What is a seller’s disclosure and why is it important?
A seller’s disclosure is drafted on behalf of the seller and spells out everything the owner knows about the home — especially any outstanding issues with the property. The seller’s disclosure helps the buyer to make an educated purchase and to back out of the transaction should any undisclosed issues arise. This document also protects sellers from being sued after the title transfer.
When do you receive a seller’s disclosure?
The rules vary by state, but buyers usually receive a seller’s disclosure after an offer has been made, before the title is transferred — though some sellers may make disclosures available earlier. The purchase offer typically includes the buyer’s requests for the seller’s disclosure, including the due date and any contingencies. The seller will then provide the completed disclosure sometime during the closing process or before making an offer, giving the buyer an opportunity to back out before the purchase becomes binding.
What’s in a seller’s disclosure?
The contents of seller’s disclosures also vary by state. If you want to know what information is typically included in the seller’s disclosure for a property like the one you're looking at, an agent or attorney for the buyer or seller may be able to provide an outline. A seller's disclosure is typically several pages long and may include information such as:
- Deaths that took place in the home
- Property hazards, like environmental risks or proximity to toxic waste
- HOA (homeowner’s association) information
- History of repairs
- Liens, or legal claims, on the property that could affect the title
- Known neighborhood nuisances
- Details disclosed by previous owners
The above information is typically recorded in a questionnaire format using “yes,” “no” or “unknown” as answers.
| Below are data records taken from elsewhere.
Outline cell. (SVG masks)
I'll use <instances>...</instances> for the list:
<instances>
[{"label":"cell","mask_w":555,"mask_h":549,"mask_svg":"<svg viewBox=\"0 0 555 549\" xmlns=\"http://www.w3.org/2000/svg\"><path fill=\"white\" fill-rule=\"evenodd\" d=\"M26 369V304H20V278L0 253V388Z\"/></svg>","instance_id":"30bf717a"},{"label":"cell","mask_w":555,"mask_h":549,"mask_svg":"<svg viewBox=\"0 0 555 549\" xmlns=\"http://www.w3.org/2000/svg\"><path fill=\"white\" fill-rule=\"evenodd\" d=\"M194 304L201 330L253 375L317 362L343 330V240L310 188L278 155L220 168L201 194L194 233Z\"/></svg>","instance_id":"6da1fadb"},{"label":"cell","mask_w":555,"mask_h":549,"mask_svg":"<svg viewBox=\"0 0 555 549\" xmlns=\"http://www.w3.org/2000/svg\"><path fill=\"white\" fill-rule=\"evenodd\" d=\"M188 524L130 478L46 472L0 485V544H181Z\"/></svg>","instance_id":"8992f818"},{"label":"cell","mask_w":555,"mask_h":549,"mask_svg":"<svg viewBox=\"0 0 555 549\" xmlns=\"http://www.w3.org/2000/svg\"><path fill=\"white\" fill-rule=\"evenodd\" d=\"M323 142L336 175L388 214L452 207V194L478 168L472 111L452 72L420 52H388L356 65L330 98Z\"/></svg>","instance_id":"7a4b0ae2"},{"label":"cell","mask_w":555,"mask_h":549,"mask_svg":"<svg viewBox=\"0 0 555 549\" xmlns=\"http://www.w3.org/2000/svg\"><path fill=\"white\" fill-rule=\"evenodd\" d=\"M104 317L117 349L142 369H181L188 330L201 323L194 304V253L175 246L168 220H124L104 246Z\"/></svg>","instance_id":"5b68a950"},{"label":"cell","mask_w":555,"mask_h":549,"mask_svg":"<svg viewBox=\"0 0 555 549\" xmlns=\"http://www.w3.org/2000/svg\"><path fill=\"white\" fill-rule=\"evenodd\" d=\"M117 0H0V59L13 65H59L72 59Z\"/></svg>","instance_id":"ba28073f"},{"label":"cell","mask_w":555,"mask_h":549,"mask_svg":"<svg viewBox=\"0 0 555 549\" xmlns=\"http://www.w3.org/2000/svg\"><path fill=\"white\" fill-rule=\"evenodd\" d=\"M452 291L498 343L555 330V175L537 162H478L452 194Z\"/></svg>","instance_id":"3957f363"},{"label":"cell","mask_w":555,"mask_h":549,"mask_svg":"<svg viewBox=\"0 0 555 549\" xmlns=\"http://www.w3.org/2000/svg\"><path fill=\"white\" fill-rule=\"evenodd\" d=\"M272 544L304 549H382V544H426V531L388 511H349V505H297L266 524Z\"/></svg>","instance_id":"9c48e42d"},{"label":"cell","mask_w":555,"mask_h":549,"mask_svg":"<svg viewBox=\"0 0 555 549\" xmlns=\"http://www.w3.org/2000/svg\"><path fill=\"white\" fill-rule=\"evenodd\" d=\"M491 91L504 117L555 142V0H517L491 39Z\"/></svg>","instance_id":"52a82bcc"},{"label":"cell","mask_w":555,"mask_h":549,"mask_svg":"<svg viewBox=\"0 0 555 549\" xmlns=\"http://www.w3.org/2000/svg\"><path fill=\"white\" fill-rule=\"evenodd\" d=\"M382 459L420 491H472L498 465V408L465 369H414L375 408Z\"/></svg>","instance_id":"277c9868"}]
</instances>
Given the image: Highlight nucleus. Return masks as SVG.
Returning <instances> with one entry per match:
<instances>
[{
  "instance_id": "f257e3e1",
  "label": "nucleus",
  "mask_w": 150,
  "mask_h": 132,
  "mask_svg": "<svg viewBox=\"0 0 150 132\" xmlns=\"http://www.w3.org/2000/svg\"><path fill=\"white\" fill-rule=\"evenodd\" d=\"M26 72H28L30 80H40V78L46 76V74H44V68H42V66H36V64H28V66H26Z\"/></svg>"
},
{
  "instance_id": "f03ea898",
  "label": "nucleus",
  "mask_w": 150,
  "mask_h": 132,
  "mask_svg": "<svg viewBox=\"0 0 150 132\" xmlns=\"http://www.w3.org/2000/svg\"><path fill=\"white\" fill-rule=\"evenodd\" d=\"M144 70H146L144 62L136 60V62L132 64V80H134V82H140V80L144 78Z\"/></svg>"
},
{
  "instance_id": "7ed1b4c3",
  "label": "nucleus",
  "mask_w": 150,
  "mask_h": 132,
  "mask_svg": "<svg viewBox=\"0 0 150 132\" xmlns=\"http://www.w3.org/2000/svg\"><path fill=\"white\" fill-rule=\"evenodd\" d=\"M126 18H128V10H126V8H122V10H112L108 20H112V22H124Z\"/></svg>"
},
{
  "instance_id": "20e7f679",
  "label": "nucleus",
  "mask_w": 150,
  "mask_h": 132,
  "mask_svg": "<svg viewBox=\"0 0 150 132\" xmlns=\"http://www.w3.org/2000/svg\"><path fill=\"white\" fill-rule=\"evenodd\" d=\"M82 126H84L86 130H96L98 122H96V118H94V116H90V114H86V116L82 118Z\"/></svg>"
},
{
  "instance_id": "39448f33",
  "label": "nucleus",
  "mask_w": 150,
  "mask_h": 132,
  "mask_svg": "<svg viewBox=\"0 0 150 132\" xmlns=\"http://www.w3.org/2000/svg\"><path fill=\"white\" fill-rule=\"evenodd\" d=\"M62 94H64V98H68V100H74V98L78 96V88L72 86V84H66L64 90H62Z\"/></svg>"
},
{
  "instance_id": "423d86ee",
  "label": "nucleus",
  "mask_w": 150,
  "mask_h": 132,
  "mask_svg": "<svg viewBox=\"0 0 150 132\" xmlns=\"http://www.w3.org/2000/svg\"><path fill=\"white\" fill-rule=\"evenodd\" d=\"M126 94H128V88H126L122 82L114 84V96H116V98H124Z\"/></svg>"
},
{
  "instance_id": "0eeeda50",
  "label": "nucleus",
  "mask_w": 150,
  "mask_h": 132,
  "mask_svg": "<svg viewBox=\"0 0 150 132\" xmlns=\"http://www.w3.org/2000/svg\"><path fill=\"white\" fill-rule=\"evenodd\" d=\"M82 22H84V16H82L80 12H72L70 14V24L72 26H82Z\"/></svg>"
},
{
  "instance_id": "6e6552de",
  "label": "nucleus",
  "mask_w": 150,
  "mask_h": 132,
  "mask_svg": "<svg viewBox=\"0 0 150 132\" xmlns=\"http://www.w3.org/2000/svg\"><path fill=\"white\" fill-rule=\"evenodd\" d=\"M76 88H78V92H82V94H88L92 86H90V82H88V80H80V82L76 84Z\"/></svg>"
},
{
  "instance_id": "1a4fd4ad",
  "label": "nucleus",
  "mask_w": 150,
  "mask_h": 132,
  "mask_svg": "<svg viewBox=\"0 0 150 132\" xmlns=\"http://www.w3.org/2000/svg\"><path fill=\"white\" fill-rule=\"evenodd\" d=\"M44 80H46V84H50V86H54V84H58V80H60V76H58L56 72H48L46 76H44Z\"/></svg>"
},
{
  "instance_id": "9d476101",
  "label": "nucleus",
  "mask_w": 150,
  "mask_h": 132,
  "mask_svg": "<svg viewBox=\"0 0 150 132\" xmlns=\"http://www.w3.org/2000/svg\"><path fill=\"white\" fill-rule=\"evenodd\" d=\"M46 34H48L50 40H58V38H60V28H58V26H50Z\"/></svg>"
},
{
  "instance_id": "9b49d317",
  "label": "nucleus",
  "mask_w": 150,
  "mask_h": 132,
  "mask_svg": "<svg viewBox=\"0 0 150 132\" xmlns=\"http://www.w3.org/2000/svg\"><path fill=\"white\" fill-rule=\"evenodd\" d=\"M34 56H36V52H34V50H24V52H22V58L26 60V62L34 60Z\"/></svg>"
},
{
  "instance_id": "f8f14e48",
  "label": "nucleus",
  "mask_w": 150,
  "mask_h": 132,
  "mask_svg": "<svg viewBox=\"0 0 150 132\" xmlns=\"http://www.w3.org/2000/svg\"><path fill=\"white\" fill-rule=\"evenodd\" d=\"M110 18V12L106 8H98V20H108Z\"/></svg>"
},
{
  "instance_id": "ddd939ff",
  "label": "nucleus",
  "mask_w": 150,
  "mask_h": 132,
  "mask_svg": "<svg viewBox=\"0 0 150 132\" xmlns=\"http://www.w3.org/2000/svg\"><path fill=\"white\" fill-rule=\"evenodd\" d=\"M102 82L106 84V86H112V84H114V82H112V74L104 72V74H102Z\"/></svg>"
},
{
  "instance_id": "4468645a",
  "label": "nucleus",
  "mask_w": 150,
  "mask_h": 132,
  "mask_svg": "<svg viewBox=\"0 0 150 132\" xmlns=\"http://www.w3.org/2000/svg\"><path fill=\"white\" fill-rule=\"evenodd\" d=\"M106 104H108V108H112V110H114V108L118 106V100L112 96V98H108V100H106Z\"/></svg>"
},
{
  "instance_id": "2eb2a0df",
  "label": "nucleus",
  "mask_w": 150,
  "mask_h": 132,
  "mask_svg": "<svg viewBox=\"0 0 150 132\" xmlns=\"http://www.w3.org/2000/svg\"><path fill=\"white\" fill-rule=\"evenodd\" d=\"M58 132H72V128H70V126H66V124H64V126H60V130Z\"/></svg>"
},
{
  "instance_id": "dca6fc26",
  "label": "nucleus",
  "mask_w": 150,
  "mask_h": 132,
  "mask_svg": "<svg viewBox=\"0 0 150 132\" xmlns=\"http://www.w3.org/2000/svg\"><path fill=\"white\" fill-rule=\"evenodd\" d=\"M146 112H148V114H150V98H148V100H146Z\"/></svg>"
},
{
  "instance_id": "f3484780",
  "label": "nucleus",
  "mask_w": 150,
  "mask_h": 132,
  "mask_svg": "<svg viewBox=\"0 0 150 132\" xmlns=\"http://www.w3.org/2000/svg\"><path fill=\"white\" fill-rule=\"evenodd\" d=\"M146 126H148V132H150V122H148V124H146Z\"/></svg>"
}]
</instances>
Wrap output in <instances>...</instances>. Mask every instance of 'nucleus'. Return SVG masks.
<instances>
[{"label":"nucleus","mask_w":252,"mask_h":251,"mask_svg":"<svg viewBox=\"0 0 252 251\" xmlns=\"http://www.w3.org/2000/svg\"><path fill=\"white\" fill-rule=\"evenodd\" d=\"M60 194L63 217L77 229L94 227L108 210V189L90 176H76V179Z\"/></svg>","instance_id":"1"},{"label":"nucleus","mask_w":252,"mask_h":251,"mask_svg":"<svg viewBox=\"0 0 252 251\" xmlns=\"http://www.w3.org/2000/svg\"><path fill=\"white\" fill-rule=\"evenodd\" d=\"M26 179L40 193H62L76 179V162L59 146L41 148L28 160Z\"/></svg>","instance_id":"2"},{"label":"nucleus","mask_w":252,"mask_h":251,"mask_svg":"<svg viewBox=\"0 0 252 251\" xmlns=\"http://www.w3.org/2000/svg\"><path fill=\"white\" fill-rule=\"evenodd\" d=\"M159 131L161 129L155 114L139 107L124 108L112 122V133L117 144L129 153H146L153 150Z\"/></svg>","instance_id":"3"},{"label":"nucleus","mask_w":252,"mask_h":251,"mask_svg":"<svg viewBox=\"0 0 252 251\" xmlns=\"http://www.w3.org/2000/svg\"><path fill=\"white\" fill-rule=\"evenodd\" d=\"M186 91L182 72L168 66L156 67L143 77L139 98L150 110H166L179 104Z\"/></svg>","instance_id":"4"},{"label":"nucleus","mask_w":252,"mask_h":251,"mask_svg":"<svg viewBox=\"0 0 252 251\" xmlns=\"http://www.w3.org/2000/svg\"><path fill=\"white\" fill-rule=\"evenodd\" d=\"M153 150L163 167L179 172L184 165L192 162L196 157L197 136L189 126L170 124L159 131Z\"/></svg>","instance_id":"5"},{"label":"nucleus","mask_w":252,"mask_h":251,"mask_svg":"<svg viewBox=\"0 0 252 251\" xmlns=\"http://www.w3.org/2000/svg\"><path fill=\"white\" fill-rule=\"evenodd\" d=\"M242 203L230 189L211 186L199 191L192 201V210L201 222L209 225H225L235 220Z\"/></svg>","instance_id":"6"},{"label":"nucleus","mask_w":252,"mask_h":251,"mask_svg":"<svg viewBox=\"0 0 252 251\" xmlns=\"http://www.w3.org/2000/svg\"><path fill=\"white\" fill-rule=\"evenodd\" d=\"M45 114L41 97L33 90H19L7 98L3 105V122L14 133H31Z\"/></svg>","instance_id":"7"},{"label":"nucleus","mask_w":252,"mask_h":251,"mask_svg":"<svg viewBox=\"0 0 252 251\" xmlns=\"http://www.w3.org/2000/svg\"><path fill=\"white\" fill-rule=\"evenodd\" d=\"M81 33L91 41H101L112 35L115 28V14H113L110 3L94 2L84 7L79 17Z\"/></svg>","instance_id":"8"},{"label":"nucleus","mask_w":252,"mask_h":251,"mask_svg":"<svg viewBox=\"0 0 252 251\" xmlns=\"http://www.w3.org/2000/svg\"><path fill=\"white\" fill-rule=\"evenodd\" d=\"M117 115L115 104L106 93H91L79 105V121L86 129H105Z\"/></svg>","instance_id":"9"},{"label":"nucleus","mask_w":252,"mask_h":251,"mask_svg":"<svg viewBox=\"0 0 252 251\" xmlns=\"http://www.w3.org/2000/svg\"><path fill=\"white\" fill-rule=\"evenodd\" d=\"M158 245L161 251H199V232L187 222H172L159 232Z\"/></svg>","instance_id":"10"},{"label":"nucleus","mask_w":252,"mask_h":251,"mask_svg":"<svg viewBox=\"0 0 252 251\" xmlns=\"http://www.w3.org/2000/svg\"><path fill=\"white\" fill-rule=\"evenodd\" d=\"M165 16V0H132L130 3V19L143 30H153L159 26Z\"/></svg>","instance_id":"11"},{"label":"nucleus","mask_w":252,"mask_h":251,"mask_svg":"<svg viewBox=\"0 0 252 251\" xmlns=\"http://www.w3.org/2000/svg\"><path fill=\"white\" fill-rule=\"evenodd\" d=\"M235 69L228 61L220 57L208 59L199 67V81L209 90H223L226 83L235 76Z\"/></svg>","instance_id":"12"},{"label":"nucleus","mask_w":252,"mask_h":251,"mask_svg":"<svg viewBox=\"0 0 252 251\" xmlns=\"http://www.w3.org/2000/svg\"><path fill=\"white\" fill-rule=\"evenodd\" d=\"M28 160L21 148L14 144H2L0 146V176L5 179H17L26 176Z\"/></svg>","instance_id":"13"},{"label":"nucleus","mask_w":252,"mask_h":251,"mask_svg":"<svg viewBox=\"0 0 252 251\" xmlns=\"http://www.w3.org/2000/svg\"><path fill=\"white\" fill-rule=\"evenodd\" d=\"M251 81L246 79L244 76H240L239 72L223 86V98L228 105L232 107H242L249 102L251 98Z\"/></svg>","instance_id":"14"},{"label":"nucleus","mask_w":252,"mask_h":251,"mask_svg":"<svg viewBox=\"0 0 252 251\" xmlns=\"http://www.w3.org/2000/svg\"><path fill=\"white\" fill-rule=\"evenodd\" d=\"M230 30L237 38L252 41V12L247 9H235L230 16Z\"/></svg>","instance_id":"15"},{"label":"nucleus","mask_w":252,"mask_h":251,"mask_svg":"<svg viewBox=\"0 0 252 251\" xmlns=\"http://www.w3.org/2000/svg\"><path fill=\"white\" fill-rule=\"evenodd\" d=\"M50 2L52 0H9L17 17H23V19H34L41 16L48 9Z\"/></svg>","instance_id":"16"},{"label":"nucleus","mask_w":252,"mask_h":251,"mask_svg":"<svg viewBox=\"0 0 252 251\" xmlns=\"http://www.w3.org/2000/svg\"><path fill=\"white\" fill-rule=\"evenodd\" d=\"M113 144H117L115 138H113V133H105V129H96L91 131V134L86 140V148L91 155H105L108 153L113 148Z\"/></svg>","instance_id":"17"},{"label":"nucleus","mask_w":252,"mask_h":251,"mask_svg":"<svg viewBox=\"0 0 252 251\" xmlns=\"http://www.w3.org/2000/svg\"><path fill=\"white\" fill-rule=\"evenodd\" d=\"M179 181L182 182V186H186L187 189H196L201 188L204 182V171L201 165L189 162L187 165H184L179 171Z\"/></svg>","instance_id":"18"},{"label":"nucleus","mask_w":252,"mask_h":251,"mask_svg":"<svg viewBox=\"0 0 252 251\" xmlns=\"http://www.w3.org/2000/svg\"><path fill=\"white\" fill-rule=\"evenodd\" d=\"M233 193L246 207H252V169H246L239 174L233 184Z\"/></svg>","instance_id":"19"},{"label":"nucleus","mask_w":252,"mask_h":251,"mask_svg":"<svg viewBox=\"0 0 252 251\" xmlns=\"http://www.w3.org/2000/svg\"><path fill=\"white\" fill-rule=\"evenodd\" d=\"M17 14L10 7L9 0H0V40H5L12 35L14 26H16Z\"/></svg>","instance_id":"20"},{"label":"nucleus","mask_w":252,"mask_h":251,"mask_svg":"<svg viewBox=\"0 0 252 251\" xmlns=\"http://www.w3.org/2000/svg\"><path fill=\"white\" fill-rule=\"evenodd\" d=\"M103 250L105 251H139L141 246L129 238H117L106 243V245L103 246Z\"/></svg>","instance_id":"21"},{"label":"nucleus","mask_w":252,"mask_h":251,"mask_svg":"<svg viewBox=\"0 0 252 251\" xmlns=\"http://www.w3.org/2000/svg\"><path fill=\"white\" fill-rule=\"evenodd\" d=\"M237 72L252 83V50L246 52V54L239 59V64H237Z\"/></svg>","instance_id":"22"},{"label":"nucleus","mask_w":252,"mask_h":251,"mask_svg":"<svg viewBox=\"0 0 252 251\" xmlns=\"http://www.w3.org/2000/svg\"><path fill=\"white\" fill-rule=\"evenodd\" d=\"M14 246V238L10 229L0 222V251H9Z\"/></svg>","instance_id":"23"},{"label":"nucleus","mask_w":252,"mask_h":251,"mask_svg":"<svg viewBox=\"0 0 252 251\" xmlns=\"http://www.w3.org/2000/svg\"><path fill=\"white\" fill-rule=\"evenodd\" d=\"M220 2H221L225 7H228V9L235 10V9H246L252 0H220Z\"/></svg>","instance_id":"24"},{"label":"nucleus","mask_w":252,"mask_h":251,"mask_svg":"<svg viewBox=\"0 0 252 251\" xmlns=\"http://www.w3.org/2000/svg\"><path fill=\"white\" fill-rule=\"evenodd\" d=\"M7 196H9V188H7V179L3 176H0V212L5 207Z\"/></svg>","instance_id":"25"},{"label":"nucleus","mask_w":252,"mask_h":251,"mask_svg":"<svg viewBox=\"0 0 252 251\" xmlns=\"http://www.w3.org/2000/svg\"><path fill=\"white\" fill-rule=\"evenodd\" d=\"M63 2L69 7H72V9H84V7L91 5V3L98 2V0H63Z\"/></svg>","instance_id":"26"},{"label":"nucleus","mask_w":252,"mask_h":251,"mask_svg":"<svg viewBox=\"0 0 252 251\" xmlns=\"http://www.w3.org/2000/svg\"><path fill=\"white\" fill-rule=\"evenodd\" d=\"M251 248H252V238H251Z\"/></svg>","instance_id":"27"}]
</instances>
There is additional room for notes and further explanations, which are not required but may help prevent any miscommunication or legal recourse from the buyer.
Note that seller's disclosures aren't necessarily all encompassing. The information is provided to the best of the seller’s ability, and the document is still legally sound if the seller was genuinely unaware of an issue that exists. However, if the seller deliberately withholds an issue about the home that the buyer discovers after completing the purchase, the buyer may have grounds to sue for damages.
The rules surrounding seller’s disclosures vary by state but are overall meant to keep the buyer informed about the potential nuisances of a property before the purchase becomes binding. If the buyer moves forward, then the document also protects the seller from legal recourse over the issues once the title is transferred.